This is a problem with many, many sources across the web (if you want to do a search its called "bounding box collision detection" / "bounding box overlap")
With more background on what you are trying to do (i.e. are you detecting your collisions in a grid like tic-tac-toe, or are you doing them in a continuous space?) we can debug your code.
I'm going to describe this as pseudocode; I don't know what language you're using. If you understand the concepts as I explain them, you should be able to write the code.
Create a list called "cars".
Every time a car is created at the edge of the screen, put that car into "cars" array.
Every time a car is deleted at the edge of the screen, remove that car from your "cars" array.
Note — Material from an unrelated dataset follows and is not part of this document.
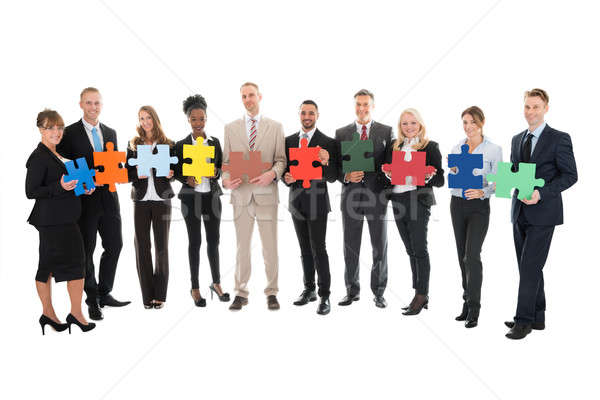 Portrait Of Happy Business Team Holding Jigsaw Pieces Stock photo © AndreyPopov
Keep a reference to your frog (you are already doing this, i.e. your variable called "frog")
frog.left = frog.x
frog.top = frog.y
frog.right = frog.x+frog.width
frog.bottom = frog.y+frog.height
For each car in cars
car.left = car.x
car.top = car.y
car.right = car.x+frog.width
car.bottom = car.y+frog.height
if ((car.left is between frog.left and frog.right) or (frog.left is between car.left and car.right))
horizontalOverlap = true
if ((car.top is between frog.top and frog.bottom) or (frog.top is between car.top and car.bottom))
verticalOverlap = true
if (horizontalOverlap and verticalOverlap)
explode frog
if lives == 0
end game
else
lives = lives - 1
place new frog back at start point (usually bottom of screen)
HTH. Draw your two boxes representing the current car and your frog, on a piece of paper, and you will see what is going on. The algorithm is checking overlap first along the x axis, then along the y axis. If there is overlap on both axes, then the car is on top of the frog (or vice versa), so the frog must explode.